My byline in Shadow and Light magazine is called Telling Stories. It’s apt since that’s what I want to do. Nothing exhilarates me more than meeting a stranger, listening to what they say about themselves and forming an understanding of who they are. West is a riddle that I didn’t solve. His story in his words seems part real and part mystical. The episodes he recounts are fantastical yet believable. I hope he’s able to share his story with a larger audience.

Sunday, October 04, 2020

Let's be better humans



I was photographing an abandoned homestead off Highway 180 near Valle, AZ when a woman in a blue pickup truck pulled up beside me. She asked, “What are doing?”


Slightly nervous I responded,” Am I trespassing? Is this private property?”

She said, “Heavens no. This is a public road.”

I told her that this was my kind of subject; forlorn and forgotten.

She told me “If you like this. Go back to the highway, hang a left and turn right at the next dirt road and you’ll a graveyard of old cars.

We fell into an easy conversation and I learned that she and her partner had recently settled near Valle. She told me that they moved from Bar Harbor, Maine. That’s where she was born and raised. I told her we had lived in New England for 30 years and that Maine was one of our favorite places. In fact, I continued, if we didn’t live in New Mexico it could easily be Maine. And I have a buddy in South Thomaston near Rockland.

I asked, “Jessie, can I take your picture?

She said, “Sure,” but seemed surprised when I used her name.  She quickly covered up the name tag on her Standard Oil jersey and gave me a nervous smile.

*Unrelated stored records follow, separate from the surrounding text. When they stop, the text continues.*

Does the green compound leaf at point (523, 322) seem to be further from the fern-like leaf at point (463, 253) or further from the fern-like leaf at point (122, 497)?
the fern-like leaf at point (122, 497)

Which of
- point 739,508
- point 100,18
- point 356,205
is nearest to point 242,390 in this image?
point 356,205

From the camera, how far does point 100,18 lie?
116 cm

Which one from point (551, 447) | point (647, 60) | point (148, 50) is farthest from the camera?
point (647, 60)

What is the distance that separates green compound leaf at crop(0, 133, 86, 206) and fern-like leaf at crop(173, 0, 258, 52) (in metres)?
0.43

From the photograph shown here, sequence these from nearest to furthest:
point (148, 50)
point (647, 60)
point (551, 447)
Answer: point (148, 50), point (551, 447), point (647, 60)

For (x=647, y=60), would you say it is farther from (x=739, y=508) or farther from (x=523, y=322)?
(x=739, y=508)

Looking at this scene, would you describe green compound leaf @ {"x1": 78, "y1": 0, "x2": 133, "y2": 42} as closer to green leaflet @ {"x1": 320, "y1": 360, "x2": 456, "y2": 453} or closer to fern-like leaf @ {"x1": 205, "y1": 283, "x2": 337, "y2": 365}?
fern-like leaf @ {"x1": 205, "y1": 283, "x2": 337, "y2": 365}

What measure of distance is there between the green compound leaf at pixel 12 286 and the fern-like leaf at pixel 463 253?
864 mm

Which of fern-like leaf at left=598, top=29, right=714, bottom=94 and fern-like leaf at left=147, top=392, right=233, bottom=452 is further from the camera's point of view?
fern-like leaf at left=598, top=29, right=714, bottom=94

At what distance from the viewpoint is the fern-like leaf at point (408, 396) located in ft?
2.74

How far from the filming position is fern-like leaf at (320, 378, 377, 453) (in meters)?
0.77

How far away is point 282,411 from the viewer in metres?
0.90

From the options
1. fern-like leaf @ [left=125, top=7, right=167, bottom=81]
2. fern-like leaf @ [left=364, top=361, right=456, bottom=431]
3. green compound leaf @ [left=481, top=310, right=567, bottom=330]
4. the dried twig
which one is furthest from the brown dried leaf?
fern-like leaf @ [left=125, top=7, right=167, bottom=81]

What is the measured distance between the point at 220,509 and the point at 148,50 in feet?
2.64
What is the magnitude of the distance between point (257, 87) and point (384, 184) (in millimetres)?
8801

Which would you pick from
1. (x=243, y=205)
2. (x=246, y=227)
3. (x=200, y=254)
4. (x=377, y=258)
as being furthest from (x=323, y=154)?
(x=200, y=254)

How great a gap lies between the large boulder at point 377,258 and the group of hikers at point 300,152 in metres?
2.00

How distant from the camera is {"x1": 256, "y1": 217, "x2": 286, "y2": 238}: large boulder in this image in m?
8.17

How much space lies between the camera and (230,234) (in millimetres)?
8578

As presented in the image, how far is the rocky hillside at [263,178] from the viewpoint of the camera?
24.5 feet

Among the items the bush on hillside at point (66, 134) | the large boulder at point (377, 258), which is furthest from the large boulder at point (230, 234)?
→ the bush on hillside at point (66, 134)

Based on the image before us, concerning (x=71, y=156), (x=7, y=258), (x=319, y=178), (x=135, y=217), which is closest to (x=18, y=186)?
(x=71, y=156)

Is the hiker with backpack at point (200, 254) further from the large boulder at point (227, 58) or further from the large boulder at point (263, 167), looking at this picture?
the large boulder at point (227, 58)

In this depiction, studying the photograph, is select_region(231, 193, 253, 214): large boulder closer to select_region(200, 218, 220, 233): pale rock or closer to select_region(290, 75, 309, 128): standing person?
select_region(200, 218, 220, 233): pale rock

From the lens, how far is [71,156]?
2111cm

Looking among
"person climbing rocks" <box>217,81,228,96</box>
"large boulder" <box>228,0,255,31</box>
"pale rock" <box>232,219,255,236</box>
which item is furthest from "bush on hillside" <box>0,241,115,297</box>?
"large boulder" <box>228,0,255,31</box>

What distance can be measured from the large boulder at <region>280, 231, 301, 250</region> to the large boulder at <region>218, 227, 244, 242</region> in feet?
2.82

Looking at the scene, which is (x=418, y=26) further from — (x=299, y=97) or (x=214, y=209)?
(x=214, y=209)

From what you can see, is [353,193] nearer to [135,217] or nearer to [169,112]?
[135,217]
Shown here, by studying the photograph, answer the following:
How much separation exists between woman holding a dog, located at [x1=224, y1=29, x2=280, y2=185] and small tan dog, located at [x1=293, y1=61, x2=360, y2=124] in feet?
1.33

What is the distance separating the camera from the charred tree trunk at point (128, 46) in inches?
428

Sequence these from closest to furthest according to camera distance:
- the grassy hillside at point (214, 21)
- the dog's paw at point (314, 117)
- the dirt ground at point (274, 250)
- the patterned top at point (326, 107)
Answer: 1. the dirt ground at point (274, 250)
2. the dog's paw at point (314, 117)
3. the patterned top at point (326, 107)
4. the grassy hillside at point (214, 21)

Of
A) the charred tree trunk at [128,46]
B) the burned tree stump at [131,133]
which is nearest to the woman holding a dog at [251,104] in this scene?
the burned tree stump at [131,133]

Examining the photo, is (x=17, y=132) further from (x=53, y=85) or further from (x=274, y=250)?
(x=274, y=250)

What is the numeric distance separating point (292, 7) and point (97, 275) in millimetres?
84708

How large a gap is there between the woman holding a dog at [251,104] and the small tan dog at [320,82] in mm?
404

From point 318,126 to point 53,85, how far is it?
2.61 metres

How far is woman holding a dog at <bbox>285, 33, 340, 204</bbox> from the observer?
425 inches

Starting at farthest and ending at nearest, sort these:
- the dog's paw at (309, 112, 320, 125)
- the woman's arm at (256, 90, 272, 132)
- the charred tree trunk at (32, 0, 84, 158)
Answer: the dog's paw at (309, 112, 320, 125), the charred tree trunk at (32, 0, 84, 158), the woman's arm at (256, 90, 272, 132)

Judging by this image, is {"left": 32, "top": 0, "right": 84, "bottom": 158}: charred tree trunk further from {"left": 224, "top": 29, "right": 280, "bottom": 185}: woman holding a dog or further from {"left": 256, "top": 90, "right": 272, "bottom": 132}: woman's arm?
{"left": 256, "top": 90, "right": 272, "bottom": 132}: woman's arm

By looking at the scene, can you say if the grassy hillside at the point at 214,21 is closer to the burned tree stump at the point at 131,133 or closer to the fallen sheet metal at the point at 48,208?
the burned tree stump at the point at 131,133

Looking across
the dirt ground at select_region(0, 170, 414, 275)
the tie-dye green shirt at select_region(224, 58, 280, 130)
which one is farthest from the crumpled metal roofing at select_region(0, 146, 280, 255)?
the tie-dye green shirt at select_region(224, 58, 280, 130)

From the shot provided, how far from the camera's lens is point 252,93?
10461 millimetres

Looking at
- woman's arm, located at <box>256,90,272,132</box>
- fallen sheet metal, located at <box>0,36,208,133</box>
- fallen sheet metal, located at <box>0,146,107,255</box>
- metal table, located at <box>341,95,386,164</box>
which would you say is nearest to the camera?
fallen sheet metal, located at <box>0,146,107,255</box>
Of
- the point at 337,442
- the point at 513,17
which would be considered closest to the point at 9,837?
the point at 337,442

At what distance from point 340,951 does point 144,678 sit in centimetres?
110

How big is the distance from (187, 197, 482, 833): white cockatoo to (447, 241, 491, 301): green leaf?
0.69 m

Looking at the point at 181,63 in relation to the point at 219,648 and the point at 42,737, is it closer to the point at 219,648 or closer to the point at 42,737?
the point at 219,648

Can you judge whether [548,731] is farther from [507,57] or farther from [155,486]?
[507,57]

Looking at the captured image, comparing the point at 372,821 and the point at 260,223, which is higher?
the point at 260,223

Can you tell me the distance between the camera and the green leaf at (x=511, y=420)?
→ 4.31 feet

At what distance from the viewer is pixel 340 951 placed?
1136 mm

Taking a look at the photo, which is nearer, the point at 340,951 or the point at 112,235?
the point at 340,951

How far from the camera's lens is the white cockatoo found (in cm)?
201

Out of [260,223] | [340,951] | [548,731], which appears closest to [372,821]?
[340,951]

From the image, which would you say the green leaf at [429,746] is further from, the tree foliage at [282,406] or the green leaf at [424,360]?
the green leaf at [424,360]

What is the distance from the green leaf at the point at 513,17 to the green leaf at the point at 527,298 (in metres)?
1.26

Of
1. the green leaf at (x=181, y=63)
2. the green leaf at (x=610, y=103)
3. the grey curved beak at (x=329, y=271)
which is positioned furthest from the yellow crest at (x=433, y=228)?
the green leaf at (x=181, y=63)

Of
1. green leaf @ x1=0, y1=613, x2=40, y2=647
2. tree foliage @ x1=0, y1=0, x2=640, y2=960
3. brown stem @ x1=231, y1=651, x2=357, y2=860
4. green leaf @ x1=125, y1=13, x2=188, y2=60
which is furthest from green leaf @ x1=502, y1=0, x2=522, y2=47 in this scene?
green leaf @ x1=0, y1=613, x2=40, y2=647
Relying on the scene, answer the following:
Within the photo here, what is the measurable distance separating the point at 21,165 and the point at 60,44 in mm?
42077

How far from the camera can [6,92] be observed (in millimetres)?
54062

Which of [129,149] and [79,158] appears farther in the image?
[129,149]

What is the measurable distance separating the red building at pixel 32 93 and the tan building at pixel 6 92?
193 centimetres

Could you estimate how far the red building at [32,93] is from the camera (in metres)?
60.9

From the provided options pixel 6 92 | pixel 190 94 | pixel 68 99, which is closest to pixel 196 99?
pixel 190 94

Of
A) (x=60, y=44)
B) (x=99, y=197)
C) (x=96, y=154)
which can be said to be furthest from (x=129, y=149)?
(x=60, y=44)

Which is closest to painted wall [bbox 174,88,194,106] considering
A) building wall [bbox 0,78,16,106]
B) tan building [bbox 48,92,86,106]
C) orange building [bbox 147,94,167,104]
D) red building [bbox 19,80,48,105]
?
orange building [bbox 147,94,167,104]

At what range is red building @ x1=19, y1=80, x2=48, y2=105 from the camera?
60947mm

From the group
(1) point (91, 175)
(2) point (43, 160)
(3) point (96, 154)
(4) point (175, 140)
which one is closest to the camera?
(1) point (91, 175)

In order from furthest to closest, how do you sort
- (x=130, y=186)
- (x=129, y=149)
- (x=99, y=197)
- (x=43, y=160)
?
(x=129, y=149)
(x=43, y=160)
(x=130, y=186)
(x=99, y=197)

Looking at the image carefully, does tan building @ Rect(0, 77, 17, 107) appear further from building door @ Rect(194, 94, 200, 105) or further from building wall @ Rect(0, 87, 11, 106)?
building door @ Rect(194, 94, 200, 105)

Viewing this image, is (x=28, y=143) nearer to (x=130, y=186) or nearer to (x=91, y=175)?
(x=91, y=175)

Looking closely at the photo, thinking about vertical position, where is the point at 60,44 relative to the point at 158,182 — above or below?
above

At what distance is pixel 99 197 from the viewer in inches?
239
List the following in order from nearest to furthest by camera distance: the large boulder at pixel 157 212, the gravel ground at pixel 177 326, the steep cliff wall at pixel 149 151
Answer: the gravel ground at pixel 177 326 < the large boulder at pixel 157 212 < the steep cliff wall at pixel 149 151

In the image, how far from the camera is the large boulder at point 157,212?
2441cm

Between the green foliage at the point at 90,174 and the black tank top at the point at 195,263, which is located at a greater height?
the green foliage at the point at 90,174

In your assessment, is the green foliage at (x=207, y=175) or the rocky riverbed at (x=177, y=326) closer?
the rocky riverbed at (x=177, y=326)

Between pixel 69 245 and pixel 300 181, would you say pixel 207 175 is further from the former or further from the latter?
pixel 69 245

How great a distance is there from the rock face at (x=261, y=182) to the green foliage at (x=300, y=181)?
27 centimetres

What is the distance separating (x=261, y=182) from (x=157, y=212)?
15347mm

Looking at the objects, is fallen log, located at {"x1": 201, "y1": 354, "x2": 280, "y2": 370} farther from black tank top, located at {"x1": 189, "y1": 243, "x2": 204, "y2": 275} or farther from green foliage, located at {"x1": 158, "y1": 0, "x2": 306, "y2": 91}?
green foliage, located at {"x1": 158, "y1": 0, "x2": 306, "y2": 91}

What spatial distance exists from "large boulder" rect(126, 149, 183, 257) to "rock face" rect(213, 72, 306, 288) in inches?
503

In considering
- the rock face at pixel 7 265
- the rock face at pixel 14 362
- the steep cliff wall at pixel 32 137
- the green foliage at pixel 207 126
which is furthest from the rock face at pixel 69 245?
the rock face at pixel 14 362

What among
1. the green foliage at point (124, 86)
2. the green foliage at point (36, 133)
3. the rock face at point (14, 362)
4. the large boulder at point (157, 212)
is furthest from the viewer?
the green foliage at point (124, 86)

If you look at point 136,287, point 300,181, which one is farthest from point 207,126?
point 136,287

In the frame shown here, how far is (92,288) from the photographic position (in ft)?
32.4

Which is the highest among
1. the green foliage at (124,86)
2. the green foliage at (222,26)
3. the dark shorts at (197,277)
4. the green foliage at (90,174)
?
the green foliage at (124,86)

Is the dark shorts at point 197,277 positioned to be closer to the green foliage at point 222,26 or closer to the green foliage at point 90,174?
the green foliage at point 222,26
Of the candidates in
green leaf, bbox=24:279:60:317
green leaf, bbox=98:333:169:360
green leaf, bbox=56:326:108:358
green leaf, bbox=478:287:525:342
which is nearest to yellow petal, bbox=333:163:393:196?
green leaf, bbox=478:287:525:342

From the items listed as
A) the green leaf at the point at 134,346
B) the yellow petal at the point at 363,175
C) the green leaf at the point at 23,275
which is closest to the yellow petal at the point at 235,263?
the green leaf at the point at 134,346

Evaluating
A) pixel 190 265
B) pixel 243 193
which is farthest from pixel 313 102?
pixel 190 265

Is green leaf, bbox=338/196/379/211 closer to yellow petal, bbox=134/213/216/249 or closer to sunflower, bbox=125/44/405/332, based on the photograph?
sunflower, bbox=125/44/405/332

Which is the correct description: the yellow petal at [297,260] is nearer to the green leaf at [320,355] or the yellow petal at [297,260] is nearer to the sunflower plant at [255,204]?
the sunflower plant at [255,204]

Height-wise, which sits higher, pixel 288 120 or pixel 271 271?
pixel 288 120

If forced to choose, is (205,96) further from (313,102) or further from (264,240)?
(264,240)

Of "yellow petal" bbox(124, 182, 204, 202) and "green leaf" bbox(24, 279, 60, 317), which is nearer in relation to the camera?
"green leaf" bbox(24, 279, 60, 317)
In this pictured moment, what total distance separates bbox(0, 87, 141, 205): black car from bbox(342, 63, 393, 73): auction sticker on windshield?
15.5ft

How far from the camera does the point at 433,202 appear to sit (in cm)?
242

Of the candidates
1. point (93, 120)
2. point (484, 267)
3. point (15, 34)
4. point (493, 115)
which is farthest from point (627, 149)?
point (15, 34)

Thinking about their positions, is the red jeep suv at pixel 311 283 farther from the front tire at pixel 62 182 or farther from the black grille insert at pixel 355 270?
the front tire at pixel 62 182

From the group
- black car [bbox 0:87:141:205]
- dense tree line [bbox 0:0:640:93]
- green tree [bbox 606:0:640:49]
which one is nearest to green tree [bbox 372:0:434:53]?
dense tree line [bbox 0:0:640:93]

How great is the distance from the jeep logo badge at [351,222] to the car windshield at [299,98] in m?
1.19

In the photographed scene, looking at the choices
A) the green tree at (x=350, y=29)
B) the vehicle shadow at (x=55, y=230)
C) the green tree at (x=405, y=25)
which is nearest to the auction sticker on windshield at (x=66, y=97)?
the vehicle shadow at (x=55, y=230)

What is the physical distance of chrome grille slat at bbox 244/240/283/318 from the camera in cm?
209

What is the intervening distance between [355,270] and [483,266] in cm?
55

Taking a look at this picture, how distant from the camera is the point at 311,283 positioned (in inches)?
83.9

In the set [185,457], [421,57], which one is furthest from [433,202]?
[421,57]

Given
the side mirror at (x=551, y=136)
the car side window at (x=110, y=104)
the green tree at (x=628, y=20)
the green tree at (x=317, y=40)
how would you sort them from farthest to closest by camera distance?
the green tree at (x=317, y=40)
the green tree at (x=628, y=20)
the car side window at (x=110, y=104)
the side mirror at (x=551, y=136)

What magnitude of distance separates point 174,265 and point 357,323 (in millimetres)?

I took half a dozen shots and Jessie left the scene.

She said they had spent one Maine winter in a Class C RV that wasn’t insulated, and they almost froze to death. Then they looked west and found an affordable patch of scrub nearby and settled in Valle. She said the place was a boomtown. That’s not precisely what I’d call it. Valle may be cheap, but Valle is Godforsaken and every residence is a trailer. The desert between Williams and the Grand Canyon is the ugliest in North America. I do not see the appeal.





Before stopping to photograph the dilapidated house I had stopped to photograph the remains of a barnlike structure a few miles back. I’d seen it on my way to Flagstaff on Highway 180 earlier that day. After buying my Wranglers Retro jeans at the Boot Barn in Flag I headed back on 180 to Grand Canyon with a stop to shoot the abandoned barn. 

The interior of the fallow edifice told stories on its graffitied walls and in the detritus of the squatters who once filled the emptiness. The stenciled message on the concrete floor was an unexpected counterpoint to the desperation that haunts it.